» Set task A
From the bylaws, please list the exceptions to the equal standing that Honorary Membership provides.
» Set task B
According to the bylaws, for how long can Temporary Membership be available?
» Set task C
Do these statements agree with the bylaws? Answer yes or no for each, quoting the words that decide it.
(i) Honorary Members may hold office.
(ii) The organization does business as "The Coal Institute."
(iii) The headquarters is at the office of the President.

» Document passage
_ _ _ _
NCCI BY-LAWS
Revised 2024
BYLAWS of the NORTH CAROLINA COAL INSTITUTE, INC.
1. The name of this organization shall be THE NORTH CAROLINA COAL INSTITUTE, INC., DBA “The Coal Institute” with headquarters located at the office of the Administrative Secretary.
2. Membership shall be open to officials and representatives of coal and coke producers, coal and coke sales agents and shippers, coal and coke carriers, and professional institutions and organizations with a substantial economic interest in the coal industry, manufacturers of coal burning and coal handling equipment and suppliers and agents thereof, to coal and coke service organizations the main thrust of whose business is coal-related, and to officials and/or representatives of coal- and/or coke-consuming installations, industries and utilities. Temporary Membership shall be available for a period of up to one year to any member of the Institute who has been released from his or her employer due to reduction in staff, mergers, or for other similar reasons, and shall provide equal standing with active membership. Honorary Membership shall be available to any active member who is retired by his employer, and to all past presidents of the Institute who are temporarily unemployed for whatever reason. It shall provide equal standing with active membership with the following exceptions:
(a) Honorary Members shall not hold office
(b) Honorary Members shall not have voting rights
(c) Honorary Members shall not be assessed dues
3. The purposes of The Coal Institute are:
(a) To promote more cordial and cooperative relationships among the members of the Institute. In addition, to work with the same resolve toward similar organizations which are engaged in producing, marketing, transporting, equipping, and using coal either as a solid or as a syn-fuel.
_ _ _ _
» Record excerpts
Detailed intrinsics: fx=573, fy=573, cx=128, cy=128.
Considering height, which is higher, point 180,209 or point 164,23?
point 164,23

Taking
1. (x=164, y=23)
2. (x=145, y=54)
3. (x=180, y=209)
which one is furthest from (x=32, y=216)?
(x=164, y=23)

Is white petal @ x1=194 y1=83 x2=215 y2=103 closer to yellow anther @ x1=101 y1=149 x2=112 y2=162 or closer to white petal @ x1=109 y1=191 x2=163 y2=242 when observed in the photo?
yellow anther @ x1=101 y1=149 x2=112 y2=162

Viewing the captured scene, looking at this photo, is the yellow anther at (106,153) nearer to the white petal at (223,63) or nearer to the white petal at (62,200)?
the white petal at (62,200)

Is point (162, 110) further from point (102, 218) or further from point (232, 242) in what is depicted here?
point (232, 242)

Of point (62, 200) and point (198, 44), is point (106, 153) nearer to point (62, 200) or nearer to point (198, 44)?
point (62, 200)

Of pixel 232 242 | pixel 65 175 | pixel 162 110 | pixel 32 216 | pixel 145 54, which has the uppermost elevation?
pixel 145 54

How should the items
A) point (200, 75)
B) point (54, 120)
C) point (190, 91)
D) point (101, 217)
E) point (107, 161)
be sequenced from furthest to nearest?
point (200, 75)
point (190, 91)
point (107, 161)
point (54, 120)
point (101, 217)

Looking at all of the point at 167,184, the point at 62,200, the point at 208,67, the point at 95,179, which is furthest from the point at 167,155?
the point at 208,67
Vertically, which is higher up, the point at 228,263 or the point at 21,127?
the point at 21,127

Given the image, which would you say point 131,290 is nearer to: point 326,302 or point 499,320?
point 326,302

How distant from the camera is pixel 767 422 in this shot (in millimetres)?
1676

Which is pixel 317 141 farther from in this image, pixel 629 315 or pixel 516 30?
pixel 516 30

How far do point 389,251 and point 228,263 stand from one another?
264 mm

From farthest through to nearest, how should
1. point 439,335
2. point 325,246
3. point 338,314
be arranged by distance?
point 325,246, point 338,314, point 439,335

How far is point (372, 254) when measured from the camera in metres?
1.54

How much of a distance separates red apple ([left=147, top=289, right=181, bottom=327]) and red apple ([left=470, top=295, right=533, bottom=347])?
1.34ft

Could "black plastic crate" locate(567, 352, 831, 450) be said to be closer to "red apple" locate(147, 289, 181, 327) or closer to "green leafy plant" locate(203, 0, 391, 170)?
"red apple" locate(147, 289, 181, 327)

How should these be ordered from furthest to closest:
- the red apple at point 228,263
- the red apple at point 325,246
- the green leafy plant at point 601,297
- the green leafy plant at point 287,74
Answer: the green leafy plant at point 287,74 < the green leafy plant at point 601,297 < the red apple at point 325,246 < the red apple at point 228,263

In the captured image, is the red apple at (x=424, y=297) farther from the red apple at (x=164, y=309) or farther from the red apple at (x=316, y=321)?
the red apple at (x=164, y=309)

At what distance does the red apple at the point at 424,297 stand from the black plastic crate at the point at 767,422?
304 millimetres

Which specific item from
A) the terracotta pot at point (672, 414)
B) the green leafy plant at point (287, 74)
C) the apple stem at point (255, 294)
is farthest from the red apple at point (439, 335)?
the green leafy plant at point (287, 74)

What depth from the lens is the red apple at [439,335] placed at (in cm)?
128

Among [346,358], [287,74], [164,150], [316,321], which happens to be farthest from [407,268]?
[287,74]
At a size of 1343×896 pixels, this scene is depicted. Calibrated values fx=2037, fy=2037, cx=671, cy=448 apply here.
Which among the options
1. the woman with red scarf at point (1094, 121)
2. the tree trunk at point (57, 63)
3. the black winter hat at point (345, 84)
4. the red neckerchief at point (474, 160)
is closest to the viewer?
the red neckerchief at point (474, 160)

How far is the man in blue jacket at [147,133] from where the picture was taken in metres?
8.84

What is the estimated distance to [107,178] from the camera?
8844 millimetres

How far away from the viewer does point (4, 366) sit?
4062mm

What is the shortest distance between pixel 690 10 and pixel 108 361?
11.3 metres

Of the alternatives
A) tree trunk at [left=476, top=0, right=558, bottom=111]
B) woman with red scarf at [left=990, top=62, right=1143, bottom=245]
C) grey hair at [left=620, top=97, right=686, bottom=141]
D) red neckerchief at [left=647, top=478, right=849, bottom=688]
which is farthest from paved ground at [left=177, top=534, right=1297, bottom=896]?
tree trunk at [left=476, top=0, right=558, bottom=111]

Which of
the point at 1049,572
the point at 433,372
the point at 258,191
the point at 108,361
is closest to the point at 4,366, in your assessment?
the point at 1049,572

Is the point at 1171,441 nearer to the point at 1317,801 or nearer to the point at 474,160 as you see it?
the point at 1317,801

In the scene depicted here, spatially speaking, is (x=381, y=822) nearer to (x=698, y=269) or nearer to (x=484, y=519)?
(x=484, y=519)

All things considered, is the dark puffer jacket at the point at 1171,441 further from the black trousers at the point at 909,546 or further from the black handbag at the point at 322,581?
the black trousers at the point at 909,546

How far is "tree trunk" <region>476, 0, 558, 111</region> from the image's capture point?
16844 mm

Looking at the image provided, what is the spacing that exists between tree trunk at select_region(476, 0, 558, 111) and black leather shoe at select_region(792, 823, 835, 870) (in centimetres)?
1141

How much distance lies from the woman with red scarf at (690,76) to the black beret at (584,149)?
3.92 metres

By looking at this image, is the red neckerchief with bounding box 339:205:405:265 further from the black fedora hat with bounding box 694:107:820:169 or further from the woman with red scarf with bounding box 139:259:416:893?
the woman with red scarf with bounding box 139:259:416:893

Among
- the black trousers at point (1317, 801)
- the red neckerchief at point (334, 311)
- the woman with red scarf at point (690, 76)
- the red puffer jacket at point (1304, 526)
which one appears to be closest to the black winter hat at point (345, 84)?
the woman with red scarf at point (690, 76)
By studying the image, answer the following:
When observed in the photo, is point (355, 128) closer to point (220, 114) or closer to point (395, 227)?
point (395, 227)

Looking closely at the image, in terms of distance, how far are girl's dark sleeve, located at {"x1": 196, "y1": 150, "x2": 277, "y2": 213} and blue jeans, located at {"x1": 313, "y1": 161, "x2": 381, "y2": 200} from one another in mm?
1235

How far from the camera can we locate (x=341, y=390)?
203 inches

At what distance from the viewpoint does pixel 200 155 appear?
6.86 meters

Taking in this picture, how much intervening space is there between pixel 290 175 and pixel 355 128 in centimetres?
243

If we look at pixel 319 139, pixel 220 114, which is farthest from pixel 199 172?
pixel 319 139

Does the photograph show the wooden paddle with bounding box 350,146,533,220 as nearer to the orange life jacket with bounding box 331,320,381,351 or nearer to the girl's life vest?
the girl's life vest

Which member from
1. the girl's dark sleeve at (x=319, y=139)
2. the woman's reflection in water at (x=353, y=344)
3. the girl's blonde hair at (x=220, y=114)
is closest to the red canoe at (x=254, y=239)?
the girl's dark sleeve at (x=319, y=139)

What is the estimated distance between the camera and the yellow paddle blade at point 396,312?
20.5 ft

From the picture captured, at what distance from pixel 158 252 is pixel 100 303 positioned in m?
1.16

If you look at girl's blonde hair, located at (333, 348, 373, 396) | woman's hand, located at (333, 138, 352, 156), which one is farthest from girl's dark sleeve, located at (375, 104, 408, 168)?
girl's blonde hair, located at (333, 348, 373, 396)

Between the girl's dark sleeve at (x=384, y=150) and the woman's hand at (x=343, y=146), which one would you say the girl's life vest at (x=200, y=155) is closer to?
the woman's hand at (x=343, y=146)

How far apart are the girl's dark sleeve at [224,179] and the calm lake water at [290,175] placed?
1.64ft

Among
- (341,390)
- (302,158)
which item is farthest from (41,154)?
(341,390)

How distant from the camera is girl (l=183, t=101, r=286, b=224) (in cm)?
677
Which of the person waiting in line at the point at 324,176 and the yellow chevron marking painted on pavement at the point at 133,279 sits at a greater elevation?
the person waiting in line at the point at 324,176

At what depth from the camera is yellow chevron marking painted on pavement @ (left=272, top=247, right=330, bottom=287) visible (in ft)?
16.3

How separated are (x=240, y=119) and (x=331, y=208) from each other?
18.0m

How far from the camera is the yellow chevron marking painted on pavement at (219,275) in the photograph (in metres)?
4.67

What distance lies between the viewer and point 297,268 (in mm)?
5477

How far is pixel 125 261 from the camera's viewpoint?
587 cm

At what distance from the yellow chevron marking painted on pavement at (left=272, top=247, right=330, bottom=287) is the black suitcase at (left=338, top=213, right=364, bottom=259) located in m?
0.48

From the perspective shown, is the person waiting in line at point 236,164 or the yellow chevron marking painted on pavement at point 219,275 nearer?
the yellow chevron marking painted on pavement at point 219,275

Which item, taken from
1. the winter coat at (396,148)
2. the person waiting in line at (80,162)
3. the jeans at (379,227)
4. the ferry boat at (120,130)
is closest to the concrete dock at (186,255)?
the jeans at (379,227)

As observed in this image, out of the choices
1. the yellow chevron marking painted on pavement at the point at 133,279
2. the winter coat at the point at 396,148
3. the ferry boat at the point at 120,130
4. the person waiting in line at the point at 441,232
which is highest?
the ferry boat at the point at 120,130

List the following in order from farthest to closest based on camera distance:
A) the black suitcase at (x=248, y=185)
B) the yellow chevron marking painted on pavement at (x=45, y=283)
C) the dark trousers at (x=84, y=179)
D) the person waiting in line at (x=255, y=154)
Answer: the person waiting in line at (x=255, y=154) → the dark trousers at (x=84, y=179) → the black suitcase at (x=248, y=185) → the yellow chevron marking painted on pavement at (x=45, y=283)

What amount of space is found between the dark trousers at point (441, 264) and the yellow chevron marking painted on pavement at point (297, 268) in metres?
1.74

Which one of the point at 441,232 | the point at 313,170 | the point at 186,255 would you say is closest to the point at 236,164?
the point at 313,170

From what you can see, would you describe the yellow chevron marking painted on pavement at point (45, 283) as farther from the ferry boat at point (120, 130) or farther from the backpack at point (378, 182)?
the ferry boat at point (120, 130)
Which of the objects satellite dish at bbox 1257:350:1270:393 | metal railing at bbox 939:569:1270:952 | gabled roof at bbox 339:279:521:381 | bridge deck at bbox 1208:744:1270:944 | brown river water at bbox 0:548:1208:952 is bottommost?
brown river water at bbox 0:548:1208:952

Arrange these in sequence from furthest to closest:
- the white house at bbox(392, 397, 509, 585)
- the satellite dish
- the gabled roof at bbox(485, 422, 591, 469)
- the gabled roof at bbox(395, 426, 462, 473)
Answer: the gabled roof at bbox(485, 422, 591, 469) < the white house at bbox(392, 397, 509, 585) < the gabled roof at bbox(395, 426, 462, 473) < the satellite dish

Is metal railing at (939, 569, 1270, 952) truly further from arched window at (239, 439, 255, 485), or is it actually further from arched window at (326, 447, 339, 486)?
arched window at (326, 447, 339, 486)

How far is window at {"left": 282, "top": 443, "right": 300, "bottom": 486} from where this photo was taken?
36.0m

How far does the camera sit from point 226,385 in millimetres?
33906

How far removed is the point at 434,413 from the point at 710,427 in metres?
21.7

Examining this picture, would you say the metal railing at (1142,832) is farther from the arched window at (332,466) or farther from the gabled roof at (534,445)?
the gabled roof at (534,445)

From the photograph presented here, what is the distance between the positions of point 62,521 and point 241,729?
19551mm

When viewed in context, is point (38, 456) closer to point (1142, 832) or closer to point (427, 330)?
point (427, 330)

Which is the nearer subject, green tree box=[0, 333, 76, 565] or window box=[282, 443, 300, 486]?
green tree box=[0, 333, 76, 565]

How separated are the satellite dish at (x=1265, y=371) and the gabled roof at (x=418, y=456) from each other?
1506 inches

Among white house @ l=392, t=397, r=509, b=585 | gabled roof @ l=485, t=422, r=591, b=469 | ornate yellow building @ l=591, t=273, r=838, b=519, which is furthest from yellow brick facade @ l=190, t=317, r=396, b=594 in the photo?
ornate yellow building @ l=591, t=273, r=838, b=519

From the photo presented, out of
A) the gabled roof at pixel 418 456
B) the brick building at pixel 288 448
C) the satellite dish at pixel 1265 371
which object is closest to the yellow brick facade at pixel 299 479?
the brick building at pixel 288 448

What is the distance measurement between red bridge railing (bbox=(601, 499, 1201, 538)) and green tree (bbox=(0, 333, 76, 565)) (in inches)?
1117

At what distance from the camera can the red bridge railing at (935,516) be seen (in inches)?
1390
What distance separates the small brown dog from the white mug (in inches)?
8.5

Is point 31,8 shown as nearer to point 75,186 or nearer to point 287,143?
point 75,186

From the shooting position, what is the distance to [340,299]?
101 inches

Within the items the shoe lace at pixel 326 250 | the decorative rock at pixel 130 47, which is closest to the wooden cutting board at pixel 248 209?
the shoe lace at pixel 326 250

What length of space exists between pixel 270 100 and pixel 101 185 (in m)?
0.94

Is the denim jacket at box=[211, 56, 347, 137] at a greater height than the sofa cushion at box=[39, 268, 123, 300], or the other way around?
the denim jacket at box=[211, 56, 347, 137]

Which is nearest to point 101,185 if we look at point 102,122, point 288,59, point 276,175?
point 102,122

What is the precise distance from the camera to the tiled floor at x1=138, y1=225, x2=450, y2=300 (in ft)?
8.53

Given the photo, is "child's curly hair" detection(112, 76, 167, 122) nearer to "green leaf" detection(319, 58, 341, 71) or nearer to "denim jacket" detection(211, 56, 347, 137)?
_ _ _ _
» Written reply A
Honorary Members shall not hold office.
Honorary Members shall not have voting rights.
Honorary Members shall not be assessed dues.

» Written reply B
For a period of up to one year.

» Written reply C
(i) No: "Honorary Members shall not hold office"
(ii) Yes: "DBA “The Coal Institute”"
(iii) No: "with headquarters located at the office of the Administrative Secretary"